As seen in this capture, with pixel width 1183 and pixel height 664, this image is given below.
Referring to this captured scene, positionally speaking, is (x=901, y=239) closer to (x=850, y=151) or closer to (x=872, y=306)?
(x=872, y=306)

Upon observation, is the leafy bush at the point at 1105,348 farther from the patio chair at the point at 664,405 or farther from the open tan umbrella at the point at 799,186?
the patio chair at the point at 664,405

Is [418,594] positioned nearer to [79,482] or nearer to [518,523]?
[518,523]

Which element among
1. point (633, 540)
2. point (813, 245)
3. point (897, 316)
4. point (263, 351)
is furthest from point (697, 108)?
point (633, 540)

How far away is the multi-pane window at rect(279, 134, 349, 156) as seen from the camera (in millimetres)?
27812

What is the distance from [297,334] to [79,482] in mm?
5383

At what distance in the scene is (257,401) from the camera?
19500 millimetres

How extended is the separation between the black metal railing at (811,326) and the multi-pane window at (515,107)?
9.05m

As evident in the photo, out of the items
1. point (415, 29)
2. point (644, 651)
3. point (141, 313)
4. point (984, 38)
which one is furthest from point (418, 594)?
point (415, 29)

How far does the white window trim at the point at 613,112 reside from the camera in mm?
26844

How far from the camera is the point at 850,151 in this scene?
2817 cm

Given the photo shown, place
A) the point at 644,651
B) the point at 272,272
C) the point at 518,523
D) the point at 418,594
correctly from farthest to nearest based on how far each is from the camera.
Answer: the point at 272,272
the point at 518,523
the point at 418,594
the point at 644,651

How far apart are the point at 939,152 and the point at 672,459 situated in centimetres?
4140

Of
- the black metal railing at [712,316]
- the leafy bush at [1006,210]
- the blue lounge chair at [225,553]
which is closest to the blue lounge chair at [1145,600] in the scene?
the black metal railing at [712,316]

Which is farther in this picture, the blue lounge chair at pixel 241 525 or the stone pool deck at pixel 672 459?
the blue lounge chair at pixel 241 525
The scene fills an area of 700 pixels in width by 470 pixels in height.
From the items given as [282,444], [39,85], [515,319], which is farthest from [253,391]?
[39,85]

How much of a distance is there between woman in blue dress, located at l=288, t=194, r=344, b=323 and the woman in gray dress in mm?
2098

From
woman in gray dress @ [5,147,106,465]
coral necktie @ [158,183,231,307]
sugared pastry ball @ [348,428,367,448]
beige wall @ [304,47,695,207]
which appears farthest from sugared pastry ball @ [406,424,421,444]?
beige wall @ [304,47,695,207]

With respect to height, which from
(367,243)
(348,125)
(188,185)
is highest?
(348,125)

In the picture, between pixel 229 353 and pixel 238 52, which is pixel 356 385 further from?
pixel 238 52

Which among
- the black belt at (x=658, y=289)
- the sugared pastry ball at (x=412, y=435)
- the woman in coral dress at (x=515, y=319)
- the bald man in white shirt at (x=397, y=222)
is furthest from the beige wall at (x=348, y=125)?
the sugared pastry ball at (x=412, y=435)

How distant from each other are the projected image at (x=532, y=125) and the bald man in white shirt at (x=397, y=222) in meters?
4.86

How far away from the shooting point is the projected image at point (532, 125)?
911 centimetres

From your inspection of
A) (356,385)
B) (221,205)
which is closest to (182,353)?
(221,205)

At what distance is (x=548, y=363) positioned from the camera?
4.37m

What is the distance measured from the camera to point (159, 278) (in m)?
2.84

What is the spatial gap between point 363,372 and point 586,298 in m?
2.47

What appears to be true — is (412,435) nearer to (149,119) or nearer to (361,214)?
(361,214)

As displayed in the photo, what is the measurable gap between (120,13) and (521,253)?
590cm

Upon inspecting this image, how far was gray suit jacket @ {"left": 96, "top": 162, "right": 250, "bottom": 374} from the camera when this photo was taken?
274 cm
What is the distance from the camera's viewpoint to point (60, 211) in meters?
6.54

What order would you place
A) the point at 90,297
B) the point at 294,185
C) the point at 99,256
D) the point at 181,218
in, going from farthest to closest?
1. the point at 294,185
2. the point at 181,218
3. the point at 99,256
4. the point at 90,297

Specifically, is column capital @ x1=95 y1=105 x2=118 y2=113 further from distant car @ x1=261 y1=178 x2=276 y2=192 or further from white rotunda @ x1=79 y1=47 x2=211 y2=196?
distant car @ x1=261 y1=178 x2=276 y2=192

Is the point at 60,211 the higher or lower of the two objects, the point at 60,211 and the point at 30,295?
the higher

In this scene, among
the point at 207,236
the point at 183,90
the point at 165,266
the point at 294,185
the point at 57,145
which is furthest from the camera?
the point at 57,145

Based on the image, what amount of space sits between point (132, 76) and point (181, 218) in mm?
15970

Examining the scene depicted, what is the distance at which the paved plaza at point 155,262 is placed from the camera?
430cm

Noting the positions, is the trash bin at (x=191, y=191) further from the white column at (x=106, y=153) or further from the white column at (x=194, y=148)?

Given task - Reproduce the part of the listing above that opens with the line containing "In this scene, among" and runs through the end of the listing, both ends included, with every line unchanged.

Task output -
In this scene, among
the point at 207,236
the point at 183,90
the point at 165,266
the point at 294,185
the point at 57,145
which is furthest from the camera?
the point at 57,145

Based on the image, what amount of space sits between point (132, 76) and point (181, 218) in mm?
15970

Examining the scene depicted, what is the distance at which the paved plaza at point 155,262 is placed from the camera?
430cm

Noting the positions, is the trash bin at (x=191, y=191) further from the white column at (x=106, y=153) or further from the white column at (x=194, y=148)?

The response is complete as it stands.